Unnamed: 0,Dining,Rating
1,Newcomb,3
5,Subway,3
0,Castle,4
3,Five Guys,4
4,Runk,4
2,Chick-fil-A,5


In [347]:
df1_all = pd.concat([df1, more_ratings]).reset_index(drop=True) # The reset_index() allows us to prevent overlapping of the indices
df1_all

Unnamed: 0,Dining,Rating
0,Newcomb,3
1,Subway,3
2,Castle,4
3,Five Guys,4
4,Runk,4
5,Chick-fil-A,5
6,O'Hill,3
7,Starbucks,4
8,N2Go,4
9,Burrito Theory,3


`Concat` can also horizontally stack dataframes, usng the `axis=1` argument. 

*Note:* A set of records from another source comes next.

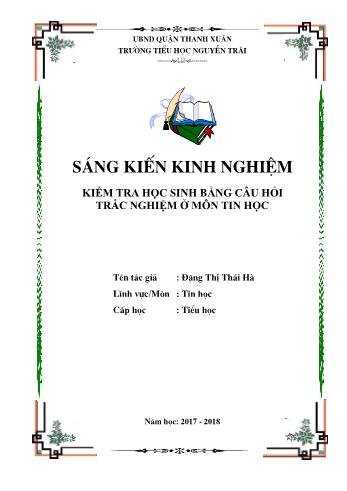 Sáng kiến kinh nghiệm Kiểm tra học sinh bằng câu hỏi trắc nghiệm ở môn Tin học - Đặng Thị Thái Hà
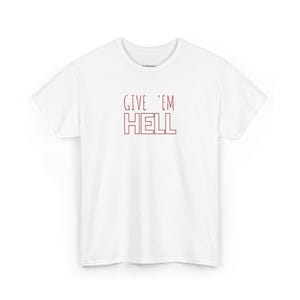 Give Em Hell Tシャツ、エッジの効いたグラフィックTシャツ、ユニセックスのヘビーコットンシャツ、オルタナティブストリートウェアTシャツ、レトロなスローガンシャツ、彼女または彼へのギフト 画像 19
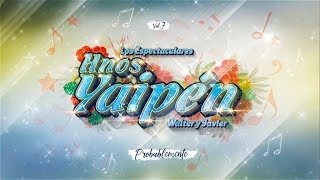 Hnos Yaipen  Probablemente audio [upl. by Leirbaj915]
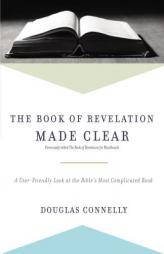 The Book of Revelation Made Clear: A User-Friendly Look at the Bible's Most Complicated Book by Douglas Connelly Paperback Book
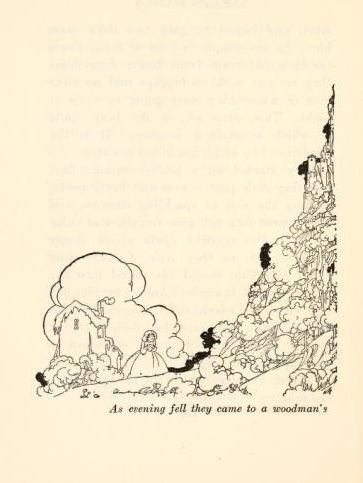 [Illustration: As evening fell they came to a woodman's cottage at
the foot of a high hill, verso]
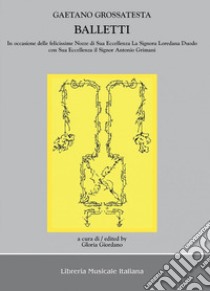 Balletti in occasione delle felicissime nozze di sua eccellenza la signora Loredana Duodo con sua eccellenza il signor Antonio Grimani. Con CD Audio libro di Grossatesta Gaetano; Giordano G. (cur.)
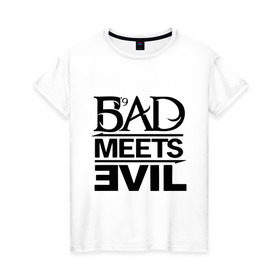 Женская футболка хлопок с принтом Bad Meets Evil в Курске, 100% хлопок | прямой крой, круглый вырез горловины, длина до линии бедер, слегка спущенное плечо | hip hop | rap | rap stars | реп | репчик | рэп | рэп звезда | рэпчик | рэпчина | хип хоп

Here's a case where it might be useful:

In [350]:
more_info_df = pd.DataFrame({'Popularity': [8, 5, 10, 7, 8, 7], 'Hours': ["7:00-9:00", "7:00-8:00", "11:00-8:00", "11:00-8:00", "7:00-8:00", "11:00-8:00"]})
more_info_df

Unnamed: 0,Popularity,Hours
0,8,7:00-9:00
1,5,7:00-8:00
2,10,11:00-8:00
3,7,11:00-8:00
4,8,7:00-8:00
5,7,11:00-8:00


In [352]:
df = pd.concat([df1, more_info_df], axis=1)
df

Unnamed: 0,Dining,Rating,Popularity,Hours
0,Castle,4,8,7:00-9:00
1,Newcomb,3,5,7:00-8:00
2,Chick-fil-A,5,10,11:00-8:00
3,Five Guys,4,7,11:00-8:00
4,Runk,4,8,7:00-8:00
5,Subway,3,7,11:00-8:00


Note the difference between `.concat(axis=1)` and `.merge()`. We would use `.concat()` when there isn't a duplicate column, and `.merge()` when there is one.